アストンマーティンは「飛翔するスピードの象徴」としての翼を自らのブランドに重ね合わせた。当初はASTON MARTINをウイング状にデザインしたものだったが、1932年には現在のイメージに近い羽毛が描かれたエンブレムに進化している。なお、ベントレーが「ウイングドB」を採用したのも同時期だ。
“007”が愛したDB5──英国とラグジュアリーの象徴


1947年に実業家デイヴィッド・ブラウンがアストンマーティンを買収し、彼のイニシャルを冠したDBシリーズが誕生する。これに伴いエンブレムも洗練され、白と黒の端正なデザインが導入された。このエンブレムはクラシカルで気品ある存在感を放ち、「DB4」や「DB6」のボンネットに輝いた。とりわけ、映画『007 ゴールドフィンガー』でジェームズ・ボンドがドライブした「DB5」は、アストンマーティンの翼を「英国紳士が選ぶ究極のスポーツカー」の象徴として世界中に印象付けた。
現代のエンブレム──シンプルさと高級感の進化


2000年代以降、アストンマーティンは経営再建や新モデル投入のたびにロゴのリファインを行った。翼のモチーフは不変ながら、細部はよりシャープになり、精緻で現代的な印象へと進化した。2022年にはデザイナーのピーター・サヴィルがロゴをリファイン。余計な装飾を排したミニマルな造形となり、デジタル媒体での視認性も高い仕上がりとなった。時代のトレンドを取り込みつつ、高級感と威厳を失わないのが特徴だ。
他の英国高級ブランドとの比較


アストンマーティンの翼は、同じく英国を代表するベントレーやロールス・ロイスのエンブレムと比較することで、その個性がより際立つ。ベントレーの「ウイングドB」はスポーティでありながら力強さを前面に出し、グランドツアラーとしての威厳を象徴している。一方、アストンマーティンの翼は、より軽快な印象を与える。
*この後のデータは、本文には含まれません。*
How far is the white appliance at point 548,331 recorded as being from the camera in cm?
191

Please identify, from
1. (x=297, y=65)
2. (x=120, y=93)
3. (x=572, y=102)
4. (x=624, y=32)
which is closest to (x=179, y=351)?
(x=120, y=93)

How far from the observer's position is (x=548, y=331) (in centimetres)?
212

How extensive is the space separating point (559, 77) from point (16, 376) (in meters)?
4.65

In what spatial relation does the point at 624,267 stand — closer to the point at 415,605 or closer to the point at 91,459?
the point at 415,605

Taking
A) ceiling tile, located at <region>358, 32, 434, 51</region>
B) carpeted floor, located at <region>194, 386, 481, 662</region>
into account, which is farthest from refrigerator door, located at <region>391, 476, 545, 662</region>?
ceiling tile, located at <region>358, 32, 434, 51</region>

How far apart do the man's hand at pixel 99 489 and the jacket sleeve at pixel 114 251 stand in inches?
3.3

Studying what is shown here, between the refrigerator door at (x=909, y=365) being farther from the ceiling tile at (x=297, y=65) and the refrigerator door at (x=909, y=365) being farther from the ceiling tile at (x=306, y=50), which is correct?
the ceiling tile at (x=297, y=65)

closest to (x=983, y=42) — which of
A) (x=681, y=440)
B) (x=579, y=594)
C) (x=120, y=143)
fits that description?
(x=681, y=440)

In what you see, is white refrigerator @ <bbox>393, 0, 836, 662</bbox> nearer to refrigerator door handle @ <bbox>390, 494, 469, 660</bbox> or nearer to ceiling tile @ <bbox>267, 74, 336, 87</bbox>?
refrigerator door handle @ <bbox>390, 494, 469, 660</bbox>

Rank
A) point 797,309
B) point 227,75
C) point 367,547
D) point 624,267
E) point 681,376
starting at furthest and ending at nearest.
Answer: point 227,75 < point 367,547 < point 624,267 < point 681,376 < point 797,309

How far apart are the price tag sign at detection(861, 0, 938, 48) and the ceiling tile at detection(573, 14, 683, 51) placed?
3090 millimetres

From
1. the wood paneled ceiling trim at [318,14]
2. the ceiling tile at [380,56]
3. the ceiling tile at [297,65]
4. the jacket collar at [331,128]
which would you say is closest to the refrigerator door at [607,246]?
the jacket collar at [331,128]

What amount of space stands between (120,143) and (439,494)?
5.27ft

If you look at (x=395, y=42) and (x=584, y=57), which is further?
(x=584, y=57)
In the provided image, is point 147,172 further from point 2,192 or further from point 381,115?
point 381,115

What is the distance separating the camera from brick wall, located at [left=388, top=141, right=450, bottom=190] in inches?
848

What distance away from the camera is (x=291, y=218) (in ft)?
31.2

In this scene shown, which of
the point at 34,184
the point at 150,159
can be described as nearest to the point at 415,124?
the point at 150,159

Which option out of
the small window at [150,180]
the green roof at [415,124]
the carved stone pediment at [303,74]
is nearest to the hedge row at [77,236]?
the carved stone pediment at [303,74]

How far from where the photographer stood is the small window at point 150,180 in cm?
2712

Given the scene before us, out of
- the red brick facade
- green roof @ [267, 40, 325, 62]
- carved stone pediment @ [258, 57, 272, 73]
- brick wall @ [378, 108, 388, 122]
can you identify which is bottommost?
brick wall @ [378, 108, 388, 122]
精緻な線とシャープな形状は、スピードへの憧れを強く喚起するデザインといえる。
ロールス・ロイスの「スピリット・オブ・エクスタシー」は、女性像をかたどった立体的なフィギュアで優雅さを象徴している。アストンマーティンのダイナミックな翼とは対照的ともいえる。同じ英国ブランドでありながら、各社が異なる哲学を込めている点は興味深い。
エンブレムの未来

アストンマーティンのエンブレムは、創業期のシンプルなモノグラムから、1927年の翼の誕生、DBシリーズによる象徴化、そして現代の洗練されたデザインへと進化してきた。欧州メディアなどでは「スピード、自由、チャレンジ精神」を表しているとされる。
電動化の波が押し寄せる自動車業界において、同社も次世代モデルの開発を加速している。サステナビリティが重視される時代においても、アストンマーティンの翼は「挑戦と飛翔」の精神を守り続けていくだろう。翼のエンブレムは、英国的なラグジュアリースポーツカーとしての誇りを表すと同時に、未来へ挑み続けるアストンマーティンの決意を映し出している。